## WHAT IS REQUIRED:
Continue the methods text on the BV-2 cell experiments, starting right after its last sentence.

## TEXT SECTION:
○ ○ ○

To evaluate the proliferation of BV-2 cells, the cells were counted by Cell Counting Kit (CCK-8, Dojindo, Japan). The 96-well plate was seeded with 100 μl of BV-2 cell suspension, and was incubated in a 5% CO₂ incubator at 37°C. When the cells grew to 70–80%, cells were transfected with interference and overexpression plasmids by Micropoly-transfecter™ Cell Reagent. After 12, 24, 36, 48, and 60 h of incubation, 10 μl of CCK-8 reagent and 100 μl of fresh DMEM cell medium were added to each well and incubated at 37°C for 1–2 h. Subsequently, the absorbance value was detected at 450 nm by the Automatic Enzyme Label Analyzer (Allsheng, China). Each experiment was performed in triplicate and repeated three times to ensure accuracy.

Cell Cycle Analyses

BV-2 cells were collected 48 h after transfection of plasmids. The cells were added to pre-cooled (−20°C) 75% ethanol and mixed overnight at 4°C. The cells were washed with PBS and treated with RNase, followed by staining with PI solution (Becton, Dickinson and Company) and incubation at 37°C for 1 h. The cells labeled by fluorescent are detected by Flow Cytometer. Subsequently, the cell cycle was assayed using Modfit software.

RNA FISH Assay

Fluorescence binding of lncRNA147410.3 probes were used for fluorescence in situ hybridization (FISH) analysis. T. gondii infected brain slide and BV-2 cells were stained with lncRNA147410.3 probes, and the staining procedure was done according to RNA FISH in situ hybridization kit (GenePharma). The location of the target lncRNA147410.3 in BV-2 cells and Brain tissues can be directly observed by Zeiss fluorescence confocal microscopy or MIDI panoramic scanner.

TUNEL Assay

BV-2 cells were seeded on coverslips in 6-well plates, transfected with the mixture of Lipo 3000 cell transfection reagent and shRNA or overexpression plasmid. The cells were fixed with 4% paraformaldehyde at 37°C for 20 min after 48 h. Cell apoptosis was detected using TUNEL assay kit (Beyotime, China) according to the manufacturer’s instructions.

○ ○ ○

## PROVIDED MATERIAL:
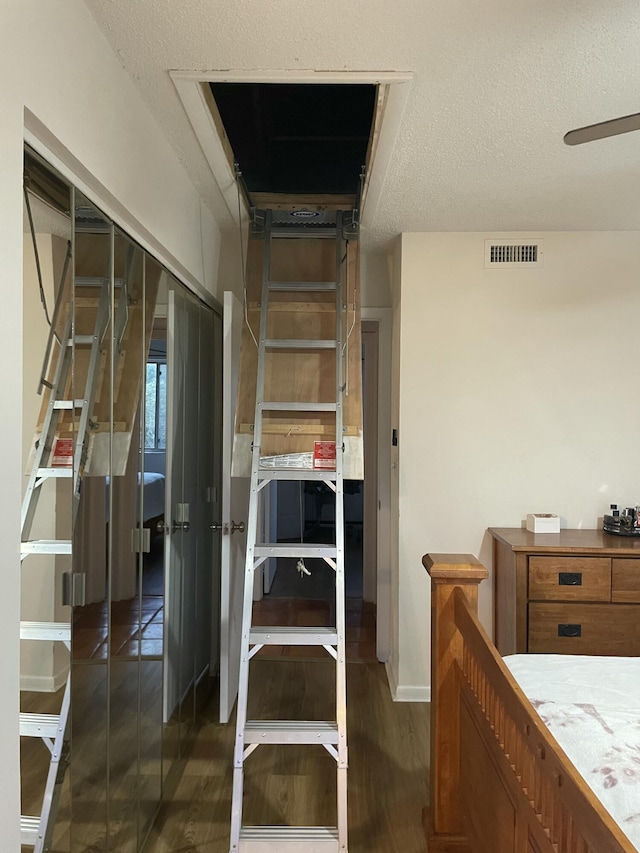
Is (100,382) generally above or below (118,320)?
below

○ ○ ○

## RESULT FOR THIS TASK:
Data Analysis

The experimental data were analyzed by t-test and analysis of variance (ANOVA), and statistical analysis was performed with GraphPad Prism 7.0 software, and data p < 0.05 indicated statistical significance.

Results

The Expression of LncRNA147410.3 in the T. Gondii Infected Mice Brain

The lncRNA147410.3 expression in the brain of T. gondii infected mice and uninfected mice was detected by gene microarray. The result indicated that the expression levels of lncRNA147410.3 were significantly increased in the brain of T. gondii infected mice than uninfected mice. Furthermore, qRT-PCR was applied to quantify the lncRNA in the brain of mice infected with the T. gondii PRU strain. The results showed that the expression level of lncRNA147410.3 in the brain of T. gondii infected mice 45 days later was as twice as that in the brain of uninfected mice (Figure 1A).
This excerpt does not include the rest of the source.